Weighted histograms are mean histograms that are constructed in the following manner: the amplitude of the bin in these weighted histograms is made by adding the fraction of each diffusion coefficient that falls into that bin. The fraction of the diffusion coefficient is retrieved from the 2P* fit.
Diffusion coefficient histograms at different ligand concentrations In order to compare the distributions of diffusion coefficients caused by the different ER ligands in vivo and to compare data from different ligand concentrations, the 2P* model with two dark-states was used. The reason for keeping the same model for all ligand concentrations was that the change of model will change the diffusion coefficients retrieved, and hence to be able to directly compare the data they all have to be fitted with the same model.
The first diffusive particle was kept fixed to increase the number of successful fits. This is due to the sensitivity of the data fitting procedure. The fixed value was chosen based on a first run through the data leaving the two diffusion parameters free. This value was then kept the same for all ligand concentrations, because the choice of this value will affect the second diffusion coefficient as well.

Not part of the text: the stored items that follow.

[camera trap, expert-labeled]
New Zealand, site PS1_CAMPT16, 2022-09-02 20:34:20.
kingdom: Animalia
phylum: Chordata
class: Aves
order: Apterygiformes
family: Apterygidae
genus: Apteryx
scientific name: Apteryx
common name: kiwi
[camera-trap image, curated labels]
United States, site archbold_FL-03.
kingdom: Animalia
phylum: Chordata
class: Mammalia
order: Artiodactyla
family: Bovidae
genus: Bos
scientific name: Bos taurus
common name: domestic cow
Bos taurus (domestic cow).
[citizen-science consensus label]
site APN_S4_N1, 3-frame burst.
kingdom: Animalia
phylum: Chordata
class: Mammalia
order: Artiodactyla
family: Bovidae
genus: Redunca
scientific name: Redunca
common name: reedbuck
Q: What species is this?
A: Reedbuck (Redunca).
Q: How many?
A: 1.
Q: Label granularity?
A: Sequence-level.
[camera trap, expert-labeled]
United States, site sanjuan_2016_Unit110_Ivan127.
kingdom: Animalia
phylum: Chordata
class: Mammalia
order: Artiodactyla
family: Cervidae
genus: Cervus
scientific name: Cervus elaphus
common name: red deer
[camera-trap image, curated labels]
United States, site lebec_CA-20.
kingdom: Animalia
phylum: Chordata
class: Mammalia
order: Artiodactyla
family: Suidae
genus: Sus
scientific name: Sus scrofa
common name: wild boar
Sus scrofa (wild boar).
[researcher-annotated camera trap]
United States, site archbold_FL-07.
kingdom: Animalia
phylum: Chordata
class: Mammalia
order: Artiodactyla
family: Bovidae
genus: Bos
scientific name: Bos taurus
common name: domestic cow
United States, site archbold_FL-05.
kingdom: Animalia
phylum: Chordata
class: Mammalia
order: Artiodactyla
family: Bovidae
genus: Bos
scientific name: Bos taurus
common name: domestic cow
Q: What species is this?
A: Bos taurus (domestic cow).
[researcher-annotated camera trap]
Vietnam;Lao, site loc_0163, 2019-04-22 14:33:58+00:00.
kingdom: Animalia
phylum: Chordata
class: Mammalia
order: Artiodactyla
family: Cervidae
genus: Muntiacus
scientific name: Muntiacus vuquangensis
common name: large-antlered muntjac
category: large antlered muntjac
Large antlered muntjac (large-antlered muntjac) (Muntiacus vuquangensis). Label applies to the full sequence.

Evaluation of ligand potency in affecting ER mobility
In order to estimate the different ligands1 efficacy in affecting the ERs mobility inside the nucleus a single parameter was wanted as an estimator of the effect on the mobility. Here, the choice fell on the diffusion coefficient from the 1P* model since it is a population average of the ensemble of molecules contributing to the auto-correlation function (ACF) and their individual contribution is weighted by their relative fraction. From these data the median of the distribution of diffusion coefficients was taken as a robust estimator of the distribution and to estimate the error in this estimation we used the standard deviation of the mean in lack of better options. These values were plotted for each ligand concentration to achieve dose-response curves for the different ligands, and the EC50 values of the different ligands were retrieved from the fits to these dose-response curves.
2. Results
Figure 1 shows a discrimination of different concentrations of an added ligand (E2) by comparison of the measured distributions of the diffusion coefficient.
Figure 2 shows a discrimination of different added ligands by comparing the measured distributions of the diffusion coefficient of the receptor.
Antagonists (ICI), partial agonists (4OHT), and agonists (E2, BPA) exhibit different diffusion patterns. Even though the partial agonist 4OHT acts as an antagonist in MCF-7 cells its diffusive behavior differs significantly from that of the full antagonist ICI. This detailed discrimination goes far beyond a pure detection of binding events (Fig. 2A~D). A determination of the ligand binding curves of the different ligands to the receptor from the bleaching (Fig. 2E) and the mobility distributions (Fig. 2F).
Figure 3 shows a discrimination of the effect of different ligands on the estrogen receptor and 2 different coactivator segments, RID and FL.
By comparing the effect of the different ligands not only on the mobility of the estrogen receptor but also on the mobility of coactivators, another dimension of information is added to discriminate between the. ligands.